Protagonist
Protagonist

Reputation: 1669

How to count a word having an apostrophe as two separate words using Java regular expressions

I have a string which is having a word with an apostrophe. Ex- He is a very very good boy, isn't he?

public class Solution {

      public static void main(String[] args) {

           String s = "He is a very very good boy, isn't he?";
           String[] words = s.split("\\s+");
           int itemCount = words.length;
           System.out.println(itemCount);

           for (int i = 0; i < itemCount; i++) {
                String word = words[i];
                System.out.println(word);
           }
     }
}

Output I'm getting is 9 words. But I want the count as 10, by separating isn't as 2 words. How to do it using the above Regular Expression?

Upvotes: 2

Views: 1026

Answers (4)

Akash Thakare
Akash Thakare

Reputation: 23002

I think you want isn't to be is not and so count them as 2 separate words and not single one.

You can have or (|) in split regular expression,

\\s+|'t

This will only for 't and it will avoid to count for sentence like my friend's birthday.. here apostrophe should not be considered for another word.

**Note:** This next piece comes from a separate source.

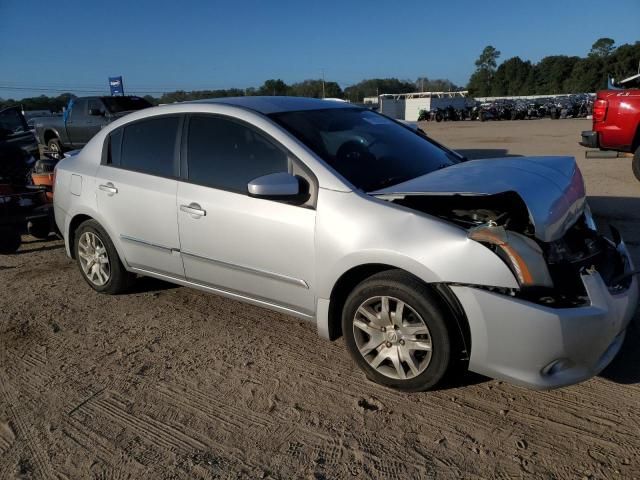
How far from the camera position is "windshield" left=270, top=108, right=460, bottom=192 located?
3.31m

But that's not just an end of the story. There are lot of other contractions are there which should be consider in such expression.

i.e.

  • 't : isn't, aren't, wasn't, weren't, wouldn't, didn't etc.
  • 's : it's, that's, etc. (This is difficult one)
  • 'd : I'd, you'd etc.
  • 'll : I'll, they'll etc. ...

So ultimately following regular expression will solve 90% of the problem counting word.

\\s+|'t|'d|'ll

Problem with 's(apostrophe S) is it comes with subject like Dog's, Cat's etc. which shows possession and these should not be considered as two separate words. On the other end some time we use 's to write It is, That is(That's, It's) etc. You can add the expressions in existing regular expression to differentiate between contractions and apostrophe which shows possession.

Note : This is only for counting the words and it will split isn't as isn and (space), 't will be removed.

Upvotes: 0

Bohemian
Bohemian

Reputation: 425198

Split on non-word chars:

String[] words = s.split("\\W+")

Upvotes: 0

Ashish Patil
Ashish Patil

Reputation: 4624

You can try using p{Punct}, which ignores characters like ?!

        String s = "He is a very very good boy, isn't he?";
        String[] words = s.split("[\\p{Punct}\\s]+");
        int itemCount = words.length;
        System.out.println(itemCount);
        for (int i = 0; i < itemCount; i++) {
            String word = words[i];
            System.out.println(word);
        }

Upvotes: 0

Andrew Lygin
Andrew Lygin

Reputation: 6197

It would be more reliable to use the \w construct:

Pattern p = Pattern.compile("(\\w)+");
Matcher m = p.matcher("He is a very very good boy, isn't he?");
while (m.find()) {
    System.out.println(m.group(0));
}

Otherwise, you need to handle too many situations manually, for instance: "He's a very good boy.Isn't he?".